PayPal's Business Model
PayPal is an online payment processor. It also provides a prepaid debit card service in partnership with MasterCard. It operates much like a credit card company, such as Visa or MasterCard, by providing a means of payment, but its unique value proposition is the anonymity it provides, protecting its customers' credit card or bank information.
PayPal was originally developed to enable customers to feel safe in conducting transactions online in a marketplace such as eBay where the sellers and buyers do not know each other. Its primary source of revenue is a 3% transaction fee that it takes from the seller's side of transactions; this constitutes a much higher than average profit margin for a payment processing service.

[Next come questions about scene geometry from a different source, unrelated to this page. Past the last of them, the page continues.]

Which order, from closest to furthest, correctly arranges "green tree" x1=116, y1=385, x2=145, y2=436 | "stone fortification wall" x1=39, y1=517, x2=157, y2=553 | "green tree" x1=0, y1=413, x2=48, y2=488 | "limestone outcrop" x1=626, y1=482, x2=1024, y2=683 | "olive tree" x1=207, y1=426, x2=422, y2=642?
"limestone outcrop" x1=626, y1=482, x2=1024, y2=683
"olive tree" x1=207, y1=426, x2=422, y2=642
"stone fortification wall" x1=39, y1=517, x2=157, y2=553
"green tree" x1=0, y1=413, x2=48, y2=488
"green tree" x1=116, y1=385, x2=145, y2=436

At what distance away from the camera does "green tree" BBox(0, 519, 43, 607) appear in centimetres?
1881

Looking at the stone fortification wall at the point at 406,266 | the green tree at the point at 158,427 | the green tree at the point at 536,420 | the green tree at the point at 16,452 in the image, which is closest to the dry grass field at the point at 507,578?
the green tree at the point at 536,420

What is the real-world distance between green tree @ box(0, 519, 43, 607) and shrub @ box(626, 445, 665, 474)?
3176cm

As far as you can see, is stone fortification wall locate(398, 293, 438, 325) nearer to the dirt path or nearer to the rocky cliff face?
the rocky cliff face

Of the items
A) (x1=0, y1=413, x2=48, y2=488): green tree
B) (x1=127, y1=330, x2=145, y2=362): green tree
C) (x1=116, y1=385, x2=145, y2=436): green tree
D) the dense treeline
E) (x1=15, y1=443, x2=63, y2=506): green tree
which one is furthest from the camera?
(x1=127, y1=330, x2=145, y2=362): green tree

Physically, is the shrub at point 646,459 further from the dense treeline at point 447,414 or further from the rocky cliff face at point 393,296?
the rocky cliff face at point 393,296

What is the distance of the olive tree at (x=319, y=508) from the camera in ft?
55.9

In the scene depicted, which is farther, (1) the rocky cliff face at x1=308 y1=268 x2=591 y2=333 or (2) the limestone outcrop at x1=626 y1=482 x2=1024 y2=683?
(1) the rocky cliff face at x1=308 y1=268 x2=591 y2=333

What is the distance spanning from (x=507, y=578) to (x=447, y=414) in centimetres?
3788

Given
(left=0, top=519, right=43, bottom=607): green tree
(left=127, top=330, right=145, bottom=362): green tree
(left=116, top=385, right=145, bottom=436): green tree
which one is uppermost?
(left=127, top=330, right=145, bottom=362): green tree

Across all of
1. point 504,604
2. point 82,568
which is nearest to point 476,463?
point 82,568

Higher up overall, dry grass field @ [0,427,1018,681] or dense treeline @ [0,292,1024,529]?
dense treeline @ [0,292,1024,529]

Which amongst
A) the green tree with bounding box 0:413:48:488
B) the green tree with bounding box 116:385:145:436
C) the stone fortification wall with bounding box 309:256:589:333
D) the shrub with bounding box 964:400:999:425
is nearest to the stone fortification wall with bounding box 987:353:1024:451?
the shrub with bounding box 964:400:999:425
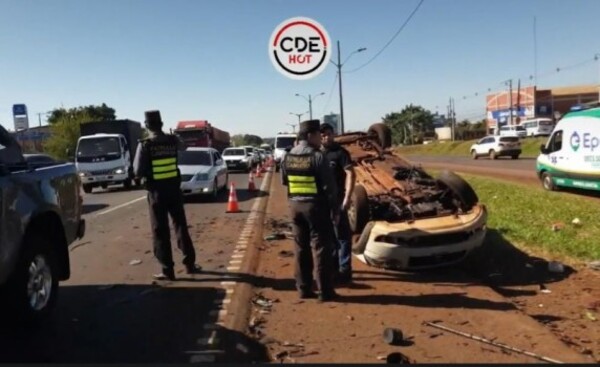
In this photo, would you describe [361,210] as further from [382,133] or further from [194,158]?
[194,158]

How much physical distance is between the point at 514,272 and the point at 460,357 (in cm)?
334

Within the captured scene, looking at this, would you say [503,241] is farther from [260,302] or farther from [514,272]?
[260,302]

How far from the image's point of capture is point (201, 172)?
15992 mm

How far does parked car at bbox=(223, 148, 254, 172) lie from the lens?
3300cm

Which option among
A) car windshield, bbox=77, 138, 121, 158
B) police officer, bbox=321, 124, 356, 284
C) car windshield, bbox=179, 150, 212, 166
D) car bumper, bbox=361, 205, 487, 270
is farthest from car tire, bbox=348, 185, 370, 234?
car windshield, bbox=77, 138, 121, 158

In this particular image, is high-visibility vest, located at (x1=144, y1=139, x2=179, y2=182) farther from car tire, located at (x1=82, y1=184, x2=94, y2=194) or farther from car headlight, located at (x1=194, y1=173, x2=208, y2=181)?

PayPal only collects all of that 3% if customers pay for items directly from funds in their PayPal account, rather than using a credit card and using PayPal merely as a pass-through service. Therefore, it would be to PayPal's major advantage to provide an incentive for customers to maintain significant cash balances in their PayPal accounts.
The most readily apparent solution for PayPal would be to transform itself into an online bank by offering all the traditional services that a retail bank does, such as direct deposit, checking services and paying interest on cash balances, possibly in the form of money market accounts. It would not be a difficult transition for PayPal to make. Analysts point out that as a purely online banking service, without the costly overhead expense of maintaining physical branches, PayPal would likely be able to offer attractively high interest rates and attractively low banking fees.
An Increasingly Competitive Marketplace
The idea of PayPal transforming itself into a complete online banking service is appealing to the company for another reason. As an online payment processor, PayPal is operating in an increasingly competitive marketplace, going head to head with such corporate giants as Google, Amazon and Apple. Google Wallet already provides a payment service to Android users, and it has recently entered into a partnership agreement with MasterCard, providing access to millions of retail stores worldwide. Apple has introduced Apple Pay, and Amazon is linking a similar payment processing service to its Kindle. All of these entries chip away at PayPal's dominant position in online payment processing.
A Possible Buyout Target?
PayPal's current value, along with optimistic projections for its future growth, may make it an attractive buy to another firm. One obvious potential buyer, according to analysts, is Google, which might prefer to buy up the competition to Google Wallet. Another potential suitor mentioned is Alibaba, a rapidly growing e-commerce business that should be flush with cash from its initial public offering (IPO).